I’ve always thought that if, on the fateful day when Colin Kaepernick chose to remain seated during the National Anthem in protest of police violence against black people, the media, zealous patriots, and angry white people, in general, would’ve just ignored him and not made such a big to-do about it, the NFL wouldn’t be plagued with the silent protests that gets their Star-Spangled underoos all in a bunch four years later. After all, it’s not as if he stood up in his seat and started kicking over Gatorade kegs while blasting NWA’s Fuck Tha Police through a loudspeaker. All he did was stay his ass seated.
But they rained down fire and brimstone (actually they rained down snowflakes, but that messes up dramatic effect) on the formal pro football player, prompting him to begin the notorious practice of taking a knee during the anthem; a trend even Jay-Z a.k.a. Sean “We’re Past Kneeling” Carter couldn’t quell. Nah bruh, we still at it.
Former Minnesota Teacher of the Year Kelly D. Holstine decided to carry on the tradition when she took a knee during the anthem at a college football national championship game attended by President Donald Trump and First Lady Melania Trump.
Holstine was named Minnesota Teacher of the Year in May 2018. She was among a number of acclaimed teachers being honored at the game between Louisiana State University and Clemson University in New Orleans on Monday night.
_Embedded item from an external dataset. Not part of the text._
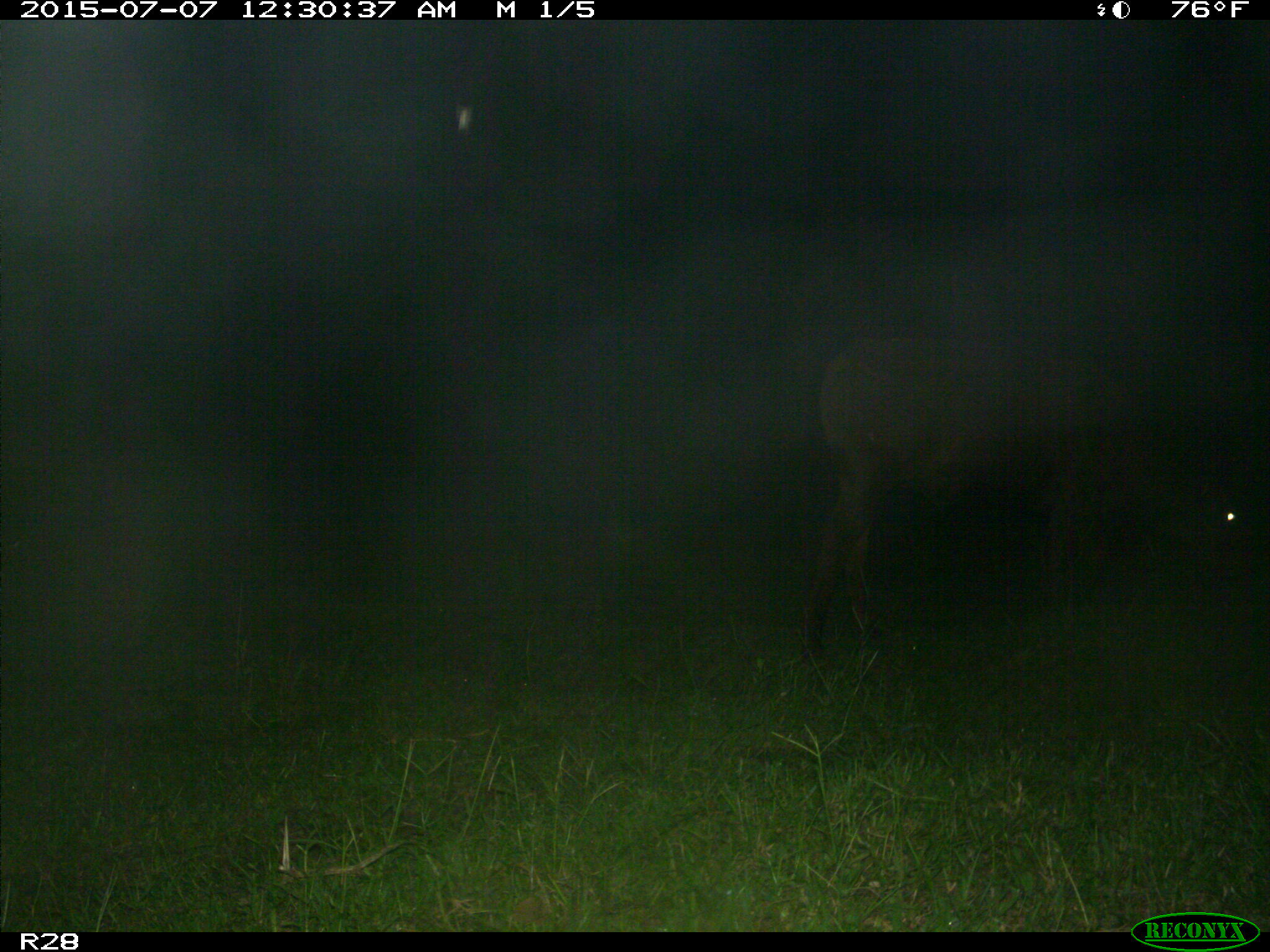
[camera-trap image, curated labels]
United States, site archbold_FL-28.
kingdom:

The educator later took to Twitter to speak on it saying she chose to kneel because she had a “platform to stand up for marginalized and oppressed people.”
“Like many before, I respectfully kneeled during Nat’l Anthem because, ‘No one is free until we are all free’ (MLK).”
Holstine told the Hill that she knew ahead of time that Trump would be at the game so this was no spontaneous decision.
“I think that the current environment that is being created and has been created in his tenure definitely adds to my feelings of wanting to support individuals who are not being supported,” she said. “I really feel like our country is not serving the needs of all its inhabitants … so many humans right now that are not being given the respect and the rights that they deserve.”
“I work with a lot of students who face discrimination and prejudice every day of their lives. My frustration with the current administration are the messages and the actions and the policies and the words about the population of students I work with. It impacts them, and it hurts them. It impacts them both in their hearts, and it hurts them in the world because they have to deal with the fallout of all that discrimination.”
Holstine, who now serves as the director of educational equity at Outfront Minnesota, an LGBTQ advocacy organization, was speaking about the work she did at an alternative high school in Shakopee, Minn., where she taught English.
Last week, she delivered a TED-Ed Educator Talk, where she argued that it was “not enough for educators to be just allies, we need them to be advocates too.”
Perhaps this taking the knee was her doing just a little bit of practicing what she preaches.